NOS4A2(74)
Her visitor wore acid-washed jeans, disintegrating to threads at the knees and thighs, and not in a fashionable way either. She had a cigarette in one hand, trailing a pale wisp of smoke. In the other hand was a folder. She had the stringy, twitchy look of a junkie. Vic could not place her but was sure she knew her. She had no idea who the visitor was, but felt in some way she had been expecting this woman for years.
“Someone you know?” Wayne asked.
Vic shook her head. She was temporarily unable to find her voice. She had spent most of the last half year holding tight to both sanity and sobriety, like an old woman clutching a bag of groceries. Staring into the yard, she felt the bottom of the bag beginning to tear and give way.
The junkie girl in the unlaced Chuck Taylor high-tops raised one hand in a nervous, terribly familiar little wave.

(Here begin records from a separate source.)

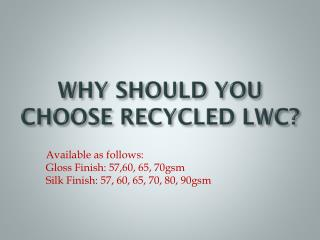 WHY SHOULD YOU CHOOSE RECYCLED LWC?
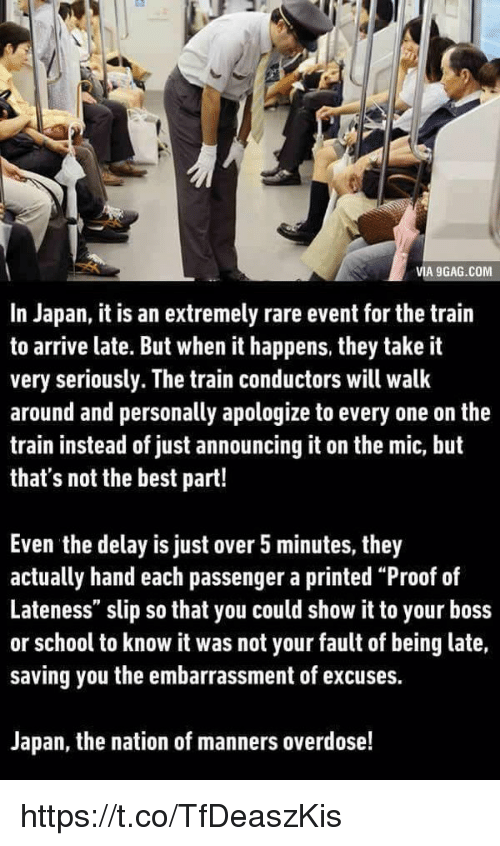 """It Was Not Your Fault: VIA 9GAG.COM  In Japan, it is an extremely rare event for the train  to arrive late. But when it happens, they take it  very seriously. The train conductors will walk  around and personally apologize to every one on the  train instead of just announcing it on the mic, but  that's not the best part!  Even the delay is just over 5 minutes, they  actually hand each passenger a printed """"Proof of  Lateness"""" slip so that you could show it to your boss  or school to know it was not your fault of being late,  saving you the embarrassment of excuses.  Japan, the nation of manners overdose! https://t.co/TfDeaszKis"""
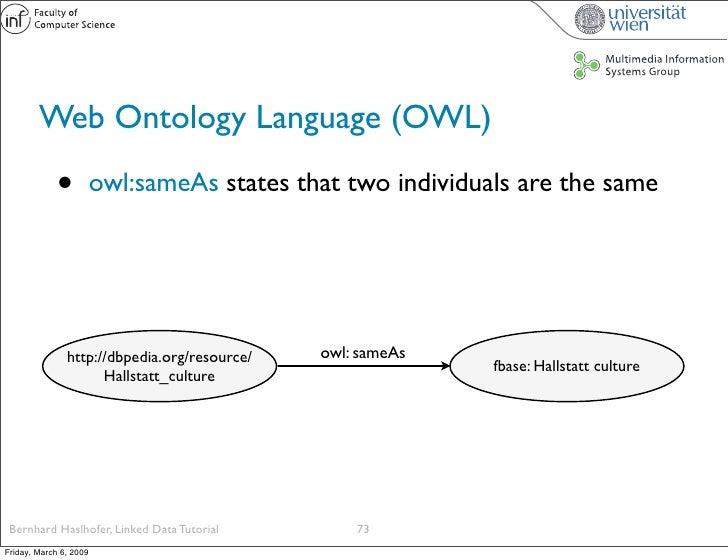 Web Ontology Language (OWL)               •          owl:sameAs states that two individuals are the same                  ...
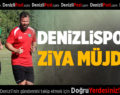 Denizlispor'a Ziya müjdesi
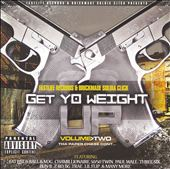 Get Yo Weight Up, Vol. 2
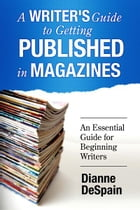 A Writer's Guide To Getting Published In Magazines by Dianne DeSpain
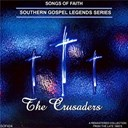 The Crusaders - Southern gospel legends series: the crusaders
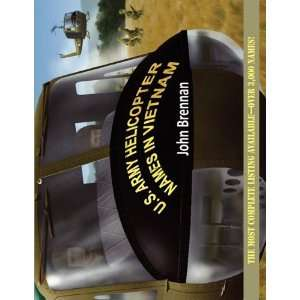ARMY HELICOPTER NAMES IN VIETNAM [Paperback] John Brennan Books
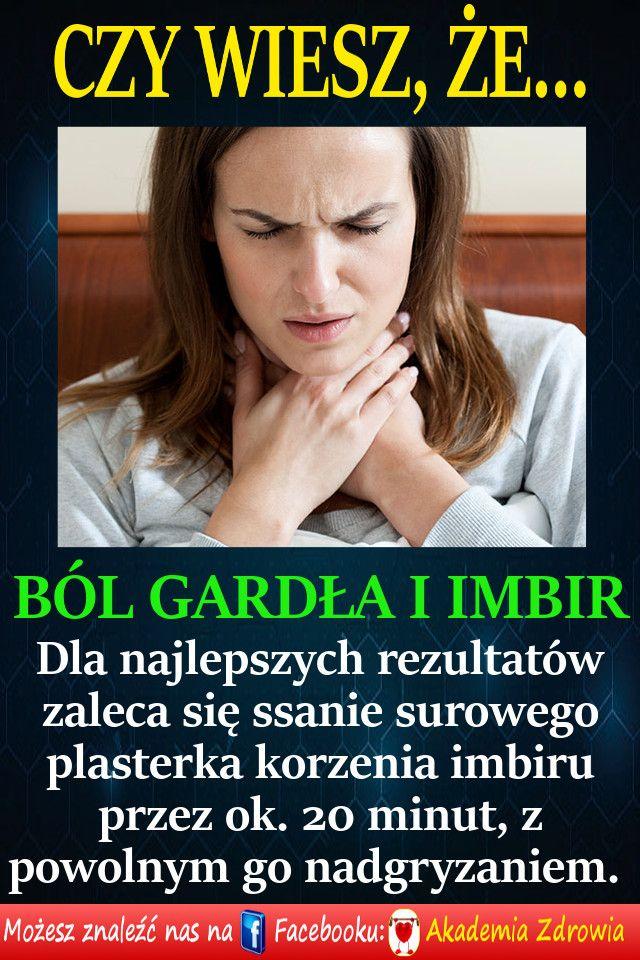 Ból gardła i imbir - Zdrowe poradniki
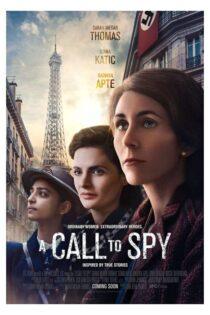 دانلود فیلم تماس با جاسوس دوبله فارسی A Call to Spy 2019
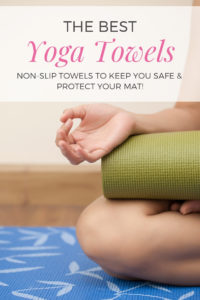 The best yoga towels - non-slip towels to keep you safe and protect your mat!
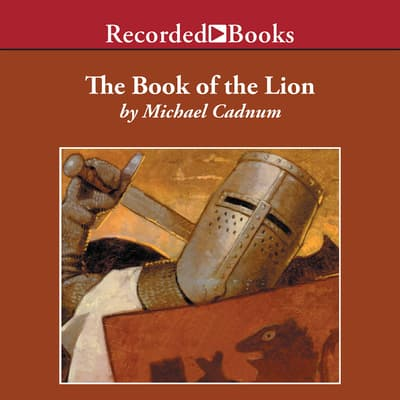 The Book of the Lion by Michael Cadnum audiobook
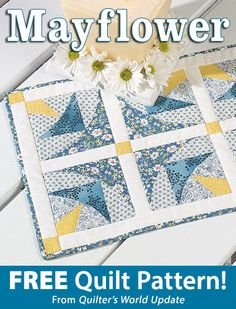 Mayflower Download from Quilter's World newsletter. Click on the photo to access the free pattern. Sign up for this free newsletter here: AnniesEmailUpdates.com.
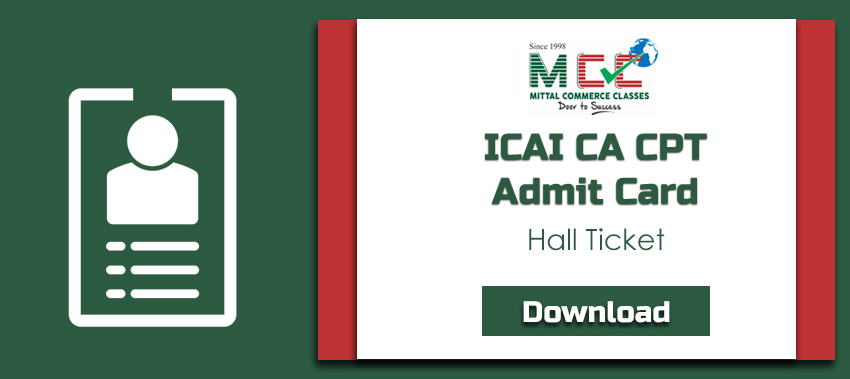 Download ICAI CA CPT Admit CardHall Ticket For June 2019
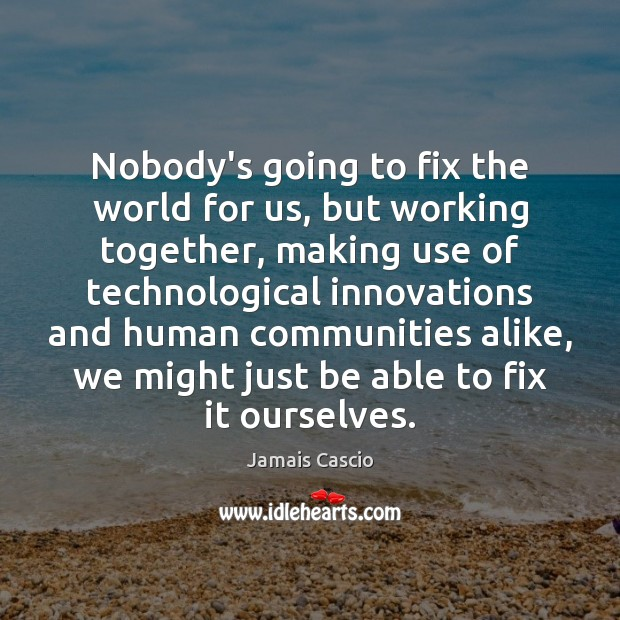Nobody's going to fix the world for us, but working together, making Image
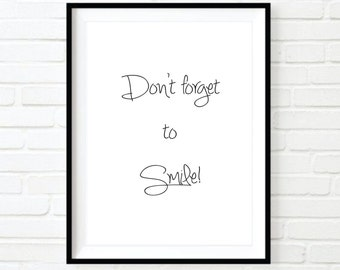 Don't forget to smile, Printable, Digital art, Wall art, Wall decor, Black & white, Inspirational quotes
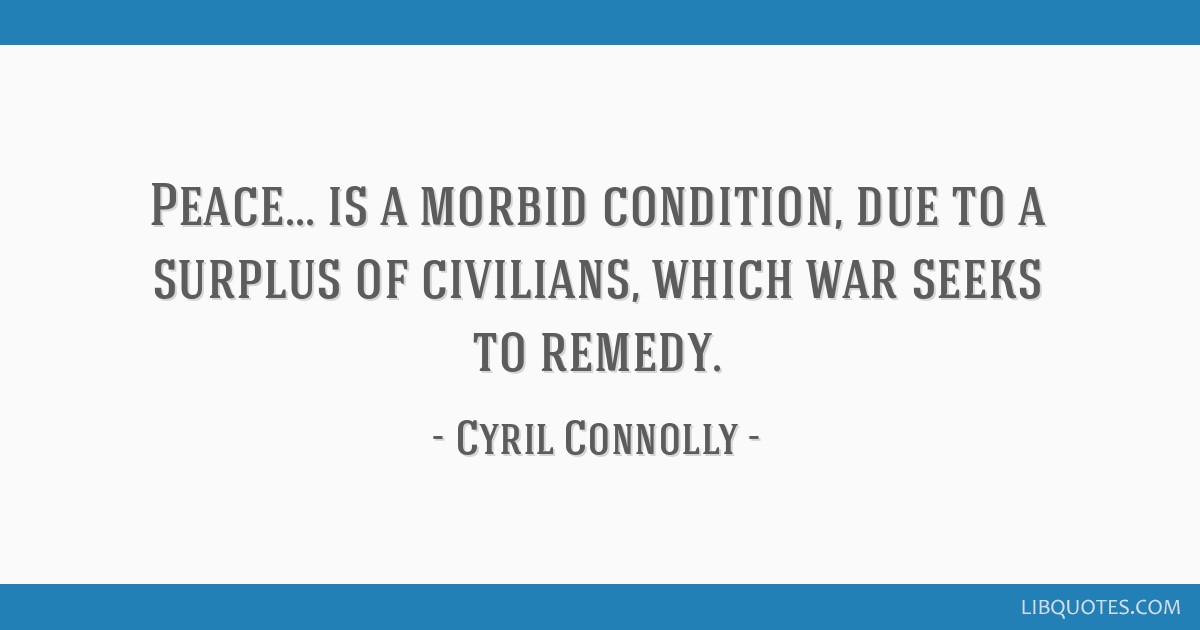 Peace... is a morbid condition, due to a surplus of civilians, which war seeks to remedy.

Vic opened the car door and got out, came around the front to get between Wayne and the woman.
“Can I help you?” Vic croaked. She needed a glass of water.
“I hope s-ss-ss-sss—” She sounded as if she were hung up on a sneeze. Her face darkened, and she forced out, “So. He’s f-f-fuh-free.”
“What are you talking about?”
“The Wraith,” Maggie Leigh said. “He’s on the road again. I think you sh-sh-should use your bridge and try to f-f-f-f-find him, Vic.”
SHE HEARD WAYNE CLIMBING OUT OF THE CAR BEHIND HER, HIS DOOR thumping shut. He opened the rear door, and Hooper leaped from the backseat. She wanted to tell him to get back in the car but couldn’t without signaling her fear.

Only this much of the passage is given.